__Do this__: Write out exactly, please, the lines from the one containing "From the hedge" to the end of the material.

Entries taken from a collection:

= = = = =

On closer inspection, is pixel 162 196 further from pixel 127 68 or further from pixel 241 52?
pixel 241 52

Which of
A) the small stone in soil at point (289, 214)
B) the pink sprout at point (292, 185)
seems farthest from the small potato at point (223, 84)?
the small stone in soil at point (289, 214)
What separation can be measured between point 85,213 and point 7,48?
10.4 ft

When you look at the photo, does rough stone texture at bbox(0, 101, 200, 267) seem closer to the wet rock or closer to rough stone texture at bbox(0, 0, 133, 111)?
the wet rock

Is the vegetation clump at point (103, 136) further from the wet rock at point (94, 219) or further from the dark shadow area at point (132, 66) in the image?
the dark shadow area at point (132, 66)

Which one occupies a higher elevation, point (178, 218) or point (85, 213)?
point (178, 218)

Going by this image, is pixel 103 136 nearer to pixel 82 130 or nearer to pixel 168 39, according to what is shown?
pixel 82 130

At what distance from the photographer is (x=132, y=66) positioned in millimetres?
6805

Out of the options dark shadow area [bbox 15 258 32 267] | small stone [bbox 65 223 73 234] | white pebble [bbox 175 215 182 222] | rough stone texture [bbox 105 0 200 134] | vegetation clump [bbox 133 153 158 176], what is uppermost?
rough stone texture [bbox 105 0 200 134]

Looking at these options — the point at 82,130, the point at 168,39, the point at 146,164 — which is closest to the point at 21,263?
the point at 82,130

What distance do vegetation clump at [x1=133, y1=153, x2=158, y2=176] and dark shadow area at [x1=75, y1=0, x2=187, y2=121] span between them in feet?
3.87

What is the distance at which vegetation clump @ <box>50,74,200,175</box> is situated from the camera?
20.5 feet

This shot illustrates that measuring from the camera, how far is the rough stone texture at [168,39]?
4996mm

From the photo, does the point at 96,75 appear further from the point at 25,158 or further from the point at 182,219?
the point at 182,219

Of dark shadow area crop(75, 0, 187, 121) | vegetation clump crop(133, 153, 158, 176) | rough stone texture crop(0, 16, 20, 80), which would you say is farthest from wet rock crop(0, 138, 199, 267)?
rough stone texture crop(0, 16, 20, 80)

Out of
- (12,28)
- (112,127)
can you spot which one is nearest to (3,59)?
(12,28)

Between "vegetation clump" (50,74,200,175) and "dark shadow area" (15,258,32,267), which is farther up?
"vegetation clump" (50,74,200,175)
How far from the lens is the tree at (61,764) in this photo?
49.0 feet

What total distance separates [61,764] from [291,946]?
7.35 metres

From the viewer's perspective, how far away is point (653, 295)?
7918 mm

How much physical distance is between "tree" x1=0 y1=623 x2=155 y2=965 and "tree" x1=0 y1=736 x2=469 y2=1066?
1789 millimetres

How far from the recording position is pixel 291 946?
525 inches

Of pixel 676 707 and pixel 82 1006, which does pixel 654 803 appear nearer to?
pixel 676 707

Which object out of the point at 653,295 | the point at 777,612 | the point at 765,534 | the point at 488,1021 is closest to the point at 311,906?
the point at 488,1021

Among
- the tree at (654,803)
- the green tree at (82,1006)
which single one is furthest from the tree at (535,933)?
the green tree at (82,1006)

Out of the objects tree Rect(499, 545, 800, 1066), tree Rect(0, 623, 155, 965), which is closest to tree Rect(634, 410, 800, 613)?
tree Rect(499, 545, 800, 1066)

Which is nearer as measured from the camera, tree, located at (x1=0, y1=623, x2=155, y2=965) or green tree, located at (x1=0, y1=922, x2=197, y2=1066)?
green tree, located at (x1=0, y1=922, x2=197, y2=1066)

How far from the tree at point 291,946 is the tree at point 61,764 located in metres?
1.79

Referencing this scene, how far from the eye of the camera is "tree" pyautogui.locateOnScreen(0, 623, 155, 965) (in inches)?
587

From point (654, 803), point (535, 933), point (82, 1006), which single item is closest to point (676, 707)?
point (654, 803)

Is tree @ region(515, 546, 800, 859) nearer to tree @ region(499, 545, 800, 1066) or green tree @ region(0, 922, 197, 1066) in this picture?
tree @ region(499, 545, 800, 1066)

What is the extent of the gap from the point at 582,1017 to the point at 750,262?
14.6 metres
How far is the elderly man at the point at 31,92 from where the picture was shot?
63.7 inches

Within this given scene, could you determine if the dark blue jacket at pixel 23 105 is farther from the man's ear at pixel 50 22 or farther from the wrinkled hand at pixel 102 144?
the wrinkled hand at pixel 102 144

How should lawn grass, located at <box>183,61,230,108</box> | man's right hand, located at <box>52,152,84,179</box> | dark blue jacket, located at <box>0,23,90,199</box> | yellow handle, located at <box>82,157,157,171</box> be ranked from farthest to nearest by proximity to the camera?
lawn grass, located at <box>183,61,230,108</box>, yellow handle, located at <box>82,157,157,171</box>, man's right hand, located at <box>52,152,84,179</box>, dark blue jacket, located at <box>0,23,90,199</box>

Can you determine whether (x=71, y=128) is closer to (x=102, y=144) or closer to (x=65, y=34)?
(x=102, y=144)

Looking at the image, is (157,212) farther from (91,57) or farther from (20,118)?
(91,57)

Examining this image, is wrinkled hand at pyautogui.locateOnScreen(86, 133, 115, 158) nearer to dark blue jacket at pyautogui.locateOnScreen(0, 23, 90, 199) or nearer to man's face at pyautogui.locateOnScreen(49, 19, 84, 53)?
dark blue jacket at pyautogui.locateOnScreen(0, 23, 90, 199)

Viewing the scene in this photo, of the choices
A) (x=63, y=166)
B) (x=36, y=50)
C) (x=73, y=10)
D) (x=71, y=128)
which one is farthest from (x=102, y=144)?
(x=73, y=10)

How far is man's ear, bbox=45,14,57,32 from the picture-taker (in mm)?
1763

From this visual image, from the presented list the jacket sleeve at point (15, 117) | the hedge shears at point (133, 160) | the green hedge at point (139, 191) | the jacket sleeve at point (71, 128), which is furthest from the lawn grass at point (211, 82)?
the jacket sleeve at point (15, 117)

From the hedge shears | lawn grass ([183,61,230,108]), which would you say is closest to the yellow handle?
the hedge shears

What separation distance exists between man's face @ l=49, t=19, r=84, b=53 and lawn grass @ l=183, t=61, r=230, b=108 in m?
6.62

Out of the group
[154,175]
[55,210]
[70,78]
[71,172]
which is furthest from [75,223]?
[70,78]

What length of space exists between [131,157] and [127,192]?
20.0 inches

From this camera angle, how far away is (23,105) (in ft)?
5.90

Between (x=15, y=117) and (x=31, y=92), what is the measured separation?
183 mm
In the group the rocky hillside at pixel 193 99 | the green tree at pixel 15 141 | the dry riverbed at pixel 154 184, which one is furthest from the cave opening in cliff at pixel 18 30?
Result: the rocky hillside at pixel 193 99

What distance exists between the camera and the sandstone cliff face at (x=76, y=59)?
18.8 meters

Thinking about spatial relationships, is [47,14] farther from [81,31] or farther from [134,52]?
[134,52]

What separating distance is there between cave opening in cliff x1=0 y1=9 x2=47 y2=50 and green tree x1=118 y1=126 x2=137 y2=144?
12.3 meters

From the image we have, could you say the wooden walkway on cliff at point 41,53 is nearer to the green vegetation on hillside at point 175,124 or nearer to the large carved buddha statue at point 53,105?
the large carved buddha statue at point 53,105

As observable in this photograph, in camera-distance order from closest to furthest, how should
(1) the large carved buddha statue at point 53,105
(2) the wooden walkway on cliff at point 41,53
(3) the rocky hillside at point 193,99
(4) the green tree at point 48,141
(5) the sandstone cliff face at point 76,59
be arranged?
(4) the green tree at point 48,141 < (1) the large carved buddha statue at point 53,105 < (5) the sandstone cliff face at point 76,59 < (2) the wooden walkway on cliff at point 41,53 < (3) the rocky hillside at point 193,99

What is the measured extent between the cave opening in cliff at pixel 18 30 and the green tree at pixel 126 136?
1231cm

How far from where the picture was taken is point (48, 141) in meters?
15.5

= = = = =

__Result__:
From the hedge shears | lawn grass ([183,61,230,108]), which would you say is closest to the yellow handle?
the hedge shears

What separation distance exists between man's face @ l=49, t=19, r=84, b=53 and lawn grass @ l=183, t=61, r=230, b=108 in m?
6.62

Out of the group
[154,175]
[55,210]
[70,78]
[71,172]
which is furthest from [75,223]?
[70,78]

What length of space exists between [131,157] and [127,192]?
20.0 inches

From this camera angle, how far away is (23,105) (in ft)?
5.90

Between (x=15, y=117) and (x=31, y=92), what is the measured separation?
183 mm
In the group the rocky hillside at pixel 193 99 | the green tree at pixel 15 141 | the dry riverbed at pixel 154 184, which one is furthest from the cave opening in cliff at pixel 18 30?
Result: the rocky hillside at pixel 193 99

What distance exists between the camera and the sandstone cliff face at (x=76, y=59)?
18.8 meters

Thinking about spatial relationships, is [47,14] farther from [81,31] or farther from [134,52]?
[134,52]

What separating distance is there between cave opening in cliff x1=0 y1=9 x2=47 y2=50 and green tree x1=118 y1=126 x2=137 y2=144?
12.3 meters

From the image we have, could you say the wooden walkway on cliff at point 41,53 is nearer to the green vegetation on hillside at point 175,124 or nearer to the large carved buddha statue at point 53,105?
the large carved buddha statue at point 53,105

As observable in this photograph, in camera-distance order from closest to furthest, how should
(1) the large carved buddha statue at point 53,105
(2) the wooden walkway on cliff at point 41,53
(3) the rocky hillside at point 193,99
(4) the green tree at point 48,141
(5) the sandstone cliff face at point 76,59
be arranged?
(4) the green tree at point 48,141 < (1) the large carved buddha statue at point 53,105 < (5) the sandstone cliff face at point 76,59 < (2) the wooden walkway on cliff at point 41,53 < (3) the rocky hillside at point 193,99

What is the measured extent between the cave opening in cliff at pixel 18 30 and the green tree at pixel 126 136?
1231cm

How far from where the picture was taken is point (48, 141) in meters?
15.5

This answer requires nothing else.